[Lines of data]
## begin

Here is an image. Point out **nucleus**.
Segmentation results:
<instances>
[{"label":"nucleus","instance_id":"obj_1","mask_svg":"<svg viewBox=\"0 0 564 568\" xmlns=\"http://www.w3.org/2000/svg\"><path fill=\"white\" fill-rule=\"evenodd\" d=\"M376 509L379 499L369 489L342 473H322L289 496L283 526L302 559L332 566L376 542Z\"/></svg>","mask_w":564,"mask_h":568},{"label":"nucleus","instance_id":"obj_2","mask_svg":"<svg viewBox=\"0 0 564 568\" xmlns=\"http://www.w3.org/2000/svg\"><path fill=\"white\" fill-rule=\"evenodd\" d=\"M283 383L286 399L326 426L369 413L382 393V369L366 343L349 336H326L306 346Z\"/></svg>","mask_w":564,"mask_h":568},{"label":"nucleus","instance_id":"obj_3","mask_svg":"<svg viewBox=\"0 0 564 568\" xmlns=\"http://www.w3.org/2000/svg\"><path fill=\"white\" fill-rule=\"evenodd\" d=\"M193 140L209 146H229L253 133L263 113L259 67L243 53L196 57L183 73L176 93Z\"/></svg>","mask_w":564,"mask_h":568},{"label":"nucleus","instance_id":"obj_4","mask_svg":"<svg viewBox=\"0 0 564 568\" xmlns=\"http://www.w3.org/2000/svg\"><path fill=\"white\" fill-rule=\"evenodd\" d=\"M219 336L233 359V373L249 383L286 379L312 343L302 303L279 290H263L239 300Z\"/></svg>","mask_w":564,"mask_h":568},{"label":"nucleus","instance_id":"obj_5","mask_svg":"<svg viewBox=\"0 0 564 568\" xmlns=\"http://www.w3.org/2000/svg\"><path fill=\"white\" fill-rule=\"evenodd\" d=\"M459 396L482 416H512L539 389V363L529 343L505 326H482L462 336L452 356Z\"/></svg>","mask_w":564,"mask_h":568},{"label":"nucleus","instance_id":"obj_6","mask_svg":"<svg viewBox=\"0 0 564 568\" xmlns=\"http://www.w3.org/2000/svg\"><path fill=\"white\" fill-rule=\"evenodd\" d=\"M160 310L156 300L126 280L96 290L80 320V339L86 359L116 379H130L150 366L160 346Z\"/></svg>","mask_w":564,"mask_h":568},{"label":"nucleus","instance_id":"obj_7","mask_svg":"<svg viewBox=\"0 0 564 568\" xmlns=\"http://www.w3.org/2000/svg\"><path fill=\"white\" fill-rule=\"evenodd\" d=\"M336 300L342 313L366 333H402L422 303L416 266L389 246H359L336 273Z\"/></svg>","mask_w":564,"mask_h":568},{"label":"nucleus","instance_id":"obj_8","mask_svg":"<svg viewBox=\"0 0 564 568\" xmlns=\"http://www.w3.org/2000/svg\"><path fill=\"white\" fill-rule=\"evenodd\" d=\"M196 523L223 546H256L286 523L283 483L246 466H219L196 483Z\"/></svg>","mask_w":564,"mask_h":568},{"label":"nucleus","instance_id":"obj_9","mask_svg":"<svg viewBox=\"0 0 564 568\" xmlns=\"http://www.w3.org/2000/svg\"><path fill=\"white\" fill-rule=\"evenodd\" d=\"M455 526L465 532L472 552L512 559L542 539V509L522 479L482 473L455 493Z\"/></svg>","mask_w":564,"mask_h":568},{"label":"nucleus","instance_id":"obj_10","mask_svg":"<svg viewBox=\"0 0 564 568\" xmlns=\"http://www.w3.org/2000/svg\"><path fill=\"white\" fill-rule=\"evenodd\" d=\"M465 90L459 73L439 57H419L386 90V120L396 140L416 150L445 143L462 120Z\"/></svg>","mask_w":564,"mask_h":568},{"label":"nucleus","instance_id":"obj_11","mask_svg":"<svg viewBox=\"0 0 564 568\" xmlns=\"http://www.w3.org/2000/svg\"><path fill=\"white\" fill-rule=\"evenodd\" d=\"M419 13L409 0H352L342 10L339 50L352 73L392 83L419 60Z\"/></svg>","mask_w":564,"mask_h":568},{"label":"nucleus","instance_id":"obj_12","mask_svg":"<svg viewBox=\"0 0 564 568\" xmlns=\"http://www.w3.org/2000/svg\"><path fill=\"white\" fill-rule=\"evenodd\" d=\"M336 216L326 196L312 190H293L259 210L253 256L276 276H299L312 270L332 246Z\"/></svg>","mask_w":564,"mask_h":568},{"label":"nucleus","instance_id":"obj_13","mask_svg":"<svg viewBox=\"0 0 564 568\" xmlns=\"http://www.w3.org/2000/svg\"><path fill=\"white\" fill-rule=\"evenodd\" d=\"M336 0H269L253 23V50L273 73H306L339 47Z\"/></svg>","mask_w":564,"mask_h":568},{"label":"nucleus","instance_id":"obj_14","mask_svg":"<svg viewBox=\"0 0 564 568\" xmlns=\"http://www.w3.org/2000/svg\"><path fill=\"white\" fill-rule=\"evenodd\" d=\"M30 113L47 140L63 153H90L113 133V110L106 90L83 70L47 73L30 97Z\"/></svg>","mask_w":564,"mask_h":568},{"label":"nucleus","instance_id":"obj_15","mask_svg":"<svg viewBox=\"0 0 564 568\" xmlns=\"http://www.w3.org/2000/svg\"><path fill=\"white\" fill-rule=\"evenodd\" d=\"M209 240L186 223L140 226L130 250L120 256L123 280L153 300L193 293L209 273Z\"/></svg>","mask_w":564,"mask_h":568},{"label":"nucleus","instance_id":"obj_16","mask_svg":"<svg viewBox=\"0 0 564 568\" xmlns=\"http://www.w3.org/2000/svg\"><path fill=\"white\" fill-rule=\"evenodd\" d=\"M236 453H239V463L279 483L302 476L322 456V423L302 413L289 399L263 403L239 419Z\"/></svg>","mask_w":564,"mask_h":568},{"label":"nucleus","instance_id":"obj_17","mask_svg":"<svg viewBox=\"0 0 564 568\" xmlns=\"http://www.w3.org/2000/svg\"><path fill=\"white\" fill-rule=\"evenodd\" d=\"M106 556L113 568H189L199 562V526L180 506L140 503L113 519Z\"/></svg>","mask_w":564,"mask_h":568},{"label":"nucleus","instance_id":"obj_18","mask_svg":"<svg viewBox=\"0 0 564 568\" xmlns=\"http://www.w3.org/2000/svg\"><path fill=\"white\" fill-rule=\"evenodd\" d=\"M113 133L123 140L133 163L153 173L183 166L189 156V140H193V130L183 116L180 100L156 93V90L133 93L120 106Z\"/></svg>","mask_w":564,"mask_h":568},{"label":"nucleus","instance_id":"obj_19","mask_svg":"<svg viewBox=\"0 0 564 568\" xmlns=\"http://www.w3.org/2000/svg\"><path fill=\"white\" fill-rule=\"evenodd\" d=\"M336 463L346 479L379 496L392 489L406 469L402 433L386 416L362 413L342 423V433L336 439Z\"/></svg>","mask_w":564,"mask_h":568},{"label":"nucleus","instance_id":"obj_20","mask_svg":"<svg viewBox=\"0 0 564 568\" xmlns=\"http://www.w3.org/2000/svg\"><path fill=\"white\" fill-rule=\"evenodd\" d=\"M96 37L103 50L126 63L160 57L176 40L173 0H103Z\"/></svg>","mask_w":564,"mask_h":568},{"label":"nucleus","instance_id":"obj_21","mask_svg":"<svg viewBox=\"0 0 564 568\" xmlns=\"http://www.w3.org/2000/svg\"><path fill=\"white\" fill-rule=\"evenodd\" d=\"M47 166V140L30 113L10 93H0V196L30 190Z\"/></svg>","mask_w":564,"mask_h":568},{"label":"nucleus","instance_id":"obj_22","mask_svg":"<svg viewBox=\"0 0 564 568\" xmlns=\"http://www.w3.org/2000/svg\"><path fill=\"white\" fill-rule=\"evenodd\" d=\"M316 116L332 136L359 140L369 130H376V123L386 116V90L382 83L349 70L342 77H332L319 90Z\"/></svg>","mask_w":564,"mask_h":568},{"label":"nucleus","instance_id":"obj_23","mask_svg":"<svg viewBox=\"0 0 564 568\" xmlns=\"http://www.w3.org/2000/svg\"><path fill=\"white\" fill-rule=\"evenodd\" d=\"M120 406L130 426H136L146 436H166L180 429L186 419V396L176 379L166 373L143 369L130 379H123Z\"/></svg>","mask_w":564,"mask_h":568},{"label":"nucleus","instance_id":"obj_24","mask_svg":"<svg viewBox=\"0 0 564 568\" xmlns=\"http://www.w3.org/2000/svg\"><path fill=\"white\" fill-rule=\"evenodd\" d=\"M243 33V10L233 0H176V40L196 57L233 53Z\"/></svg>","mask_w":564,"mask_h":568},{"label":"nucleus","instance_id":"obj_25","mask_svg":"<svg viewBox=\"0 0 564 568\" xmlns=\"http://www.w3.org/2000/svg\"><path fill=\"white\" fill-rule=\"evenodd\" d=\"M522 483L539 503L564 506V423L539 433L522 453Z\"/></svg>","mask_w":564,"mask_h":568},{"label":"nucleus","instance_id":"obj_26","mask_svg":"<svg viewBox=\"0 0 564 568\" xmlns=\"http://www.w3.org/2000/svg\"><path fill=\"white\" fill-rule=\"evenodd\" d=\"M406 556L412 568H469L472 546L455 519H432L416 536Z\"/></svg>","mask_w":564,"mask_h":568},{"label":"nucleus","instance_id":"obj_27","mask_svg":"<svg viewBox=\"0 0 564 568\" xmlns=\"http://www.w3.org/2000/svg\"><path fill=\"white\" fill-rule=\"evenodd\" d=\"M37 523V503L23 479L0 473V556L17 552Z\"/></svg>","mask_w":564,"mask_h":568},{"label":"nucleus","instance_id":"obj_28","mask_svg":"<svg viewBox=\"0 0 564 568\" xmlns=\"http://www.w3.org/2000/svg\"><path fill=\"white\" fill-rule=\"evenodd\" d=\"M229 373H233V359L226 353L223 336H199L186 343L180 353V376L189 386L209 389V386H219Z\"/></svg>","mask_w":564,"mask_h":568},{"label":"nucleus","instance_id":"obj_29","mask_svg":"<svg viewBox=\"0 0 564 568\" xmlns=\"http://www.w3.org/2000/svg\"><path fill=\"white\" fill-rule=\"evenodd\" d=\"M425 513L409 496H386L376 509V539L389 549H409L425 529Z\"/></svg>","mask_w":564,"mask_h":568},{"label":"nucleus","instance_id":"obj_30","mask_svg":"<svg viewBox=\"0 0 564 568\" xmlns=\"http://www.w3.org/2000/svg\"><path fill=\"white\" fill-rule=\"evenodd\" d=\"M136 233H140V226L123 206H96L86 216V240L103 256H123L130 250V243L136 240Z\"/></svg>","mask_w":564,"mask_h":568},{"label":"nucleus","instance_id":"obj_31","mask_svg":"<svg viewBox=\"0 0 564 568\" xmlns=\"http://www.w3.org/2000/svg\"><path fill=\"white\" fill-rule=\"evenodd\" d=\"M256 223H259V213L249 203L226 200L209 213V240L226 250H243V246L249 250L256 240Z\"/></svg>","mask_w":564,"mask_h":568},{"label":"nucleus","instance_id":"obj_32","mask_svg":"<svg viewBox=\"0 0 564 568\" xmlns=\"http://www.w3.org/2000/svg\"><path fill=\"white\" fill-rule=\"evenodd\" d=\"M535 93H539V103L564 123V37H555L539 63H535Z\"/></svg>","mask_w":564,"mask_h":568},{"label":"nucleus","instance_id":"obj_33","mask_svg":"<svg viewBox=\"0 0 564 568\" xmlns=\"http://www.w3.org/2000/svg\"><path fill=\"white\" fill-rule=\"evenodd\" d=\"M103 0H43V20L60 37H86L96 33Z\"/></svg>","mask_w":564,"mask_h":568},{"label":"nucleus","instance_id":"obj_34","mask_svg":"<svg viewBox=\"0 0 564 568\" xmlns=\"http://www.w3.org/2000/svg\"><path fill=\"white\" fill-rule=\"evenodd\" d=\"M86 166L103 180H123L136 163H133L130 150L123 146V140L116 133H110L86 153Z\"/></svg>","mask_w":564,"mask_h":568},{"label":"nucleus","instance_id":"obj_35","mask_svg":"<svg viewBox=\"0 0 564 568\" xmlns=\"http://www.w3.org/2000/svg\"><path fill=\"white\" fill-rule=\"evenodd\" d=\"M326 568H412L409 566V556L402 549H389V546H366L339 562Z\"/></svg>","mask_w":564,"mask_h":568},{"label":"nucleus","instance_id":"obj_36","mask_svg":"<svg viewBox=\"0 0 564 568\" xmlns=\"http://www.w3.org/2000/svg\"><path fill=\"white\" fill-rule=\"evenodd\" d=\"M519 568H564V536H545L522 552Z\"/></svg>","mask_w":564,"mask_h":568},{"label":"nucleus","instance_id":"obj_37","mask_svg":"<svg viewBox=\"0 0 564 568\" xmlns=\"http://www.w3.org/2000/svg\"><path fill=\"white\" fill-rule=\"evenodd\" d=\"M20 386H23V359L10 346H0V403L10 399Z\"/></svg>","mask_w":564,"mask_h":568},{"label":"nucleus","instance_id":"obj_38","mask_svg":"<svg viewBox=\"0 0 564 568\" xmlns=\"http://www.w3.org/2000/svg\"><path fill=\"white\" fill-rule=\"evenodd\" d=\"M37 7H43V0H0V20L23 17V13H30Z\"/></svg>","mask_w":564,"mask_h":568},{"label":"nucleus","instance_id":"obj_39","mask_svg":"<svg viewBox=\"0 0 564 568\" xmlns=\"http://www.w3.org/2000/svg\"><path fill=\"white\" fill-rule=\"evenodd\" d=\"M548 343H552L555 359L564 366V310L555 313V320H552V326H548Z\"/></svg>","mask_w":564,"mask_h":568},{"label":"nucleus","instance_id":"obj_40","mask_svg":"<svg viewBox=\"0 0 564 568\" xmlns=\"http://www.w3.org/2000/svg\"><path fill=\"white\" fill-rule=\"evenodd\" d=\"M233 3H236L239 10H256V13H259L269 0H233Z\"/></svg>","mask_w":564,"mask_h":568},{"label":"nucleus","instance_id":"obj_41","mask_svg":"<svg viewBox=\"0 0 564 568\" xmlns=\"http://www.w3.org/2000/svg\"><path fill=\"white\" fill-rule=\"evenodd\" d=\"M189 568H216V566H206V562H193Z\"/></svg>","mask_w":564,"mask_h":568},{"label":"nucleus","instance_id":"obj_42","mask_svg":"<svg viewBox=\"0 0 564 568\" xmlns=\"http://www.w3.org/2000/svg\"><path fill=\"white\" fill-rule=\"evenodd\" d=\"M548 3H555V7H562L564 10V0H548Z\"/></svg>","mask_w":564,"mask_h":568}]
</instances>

## end

▶ **What is needed**
Give the items as a numbered list with blank lines omitted, starting at the first line of the items and stopping after the line that contains "<instances>".

▶ **Solution to the problem**
1. Here is an image. Point out **nucleus**.
2. Segmentation results:
3. <instances>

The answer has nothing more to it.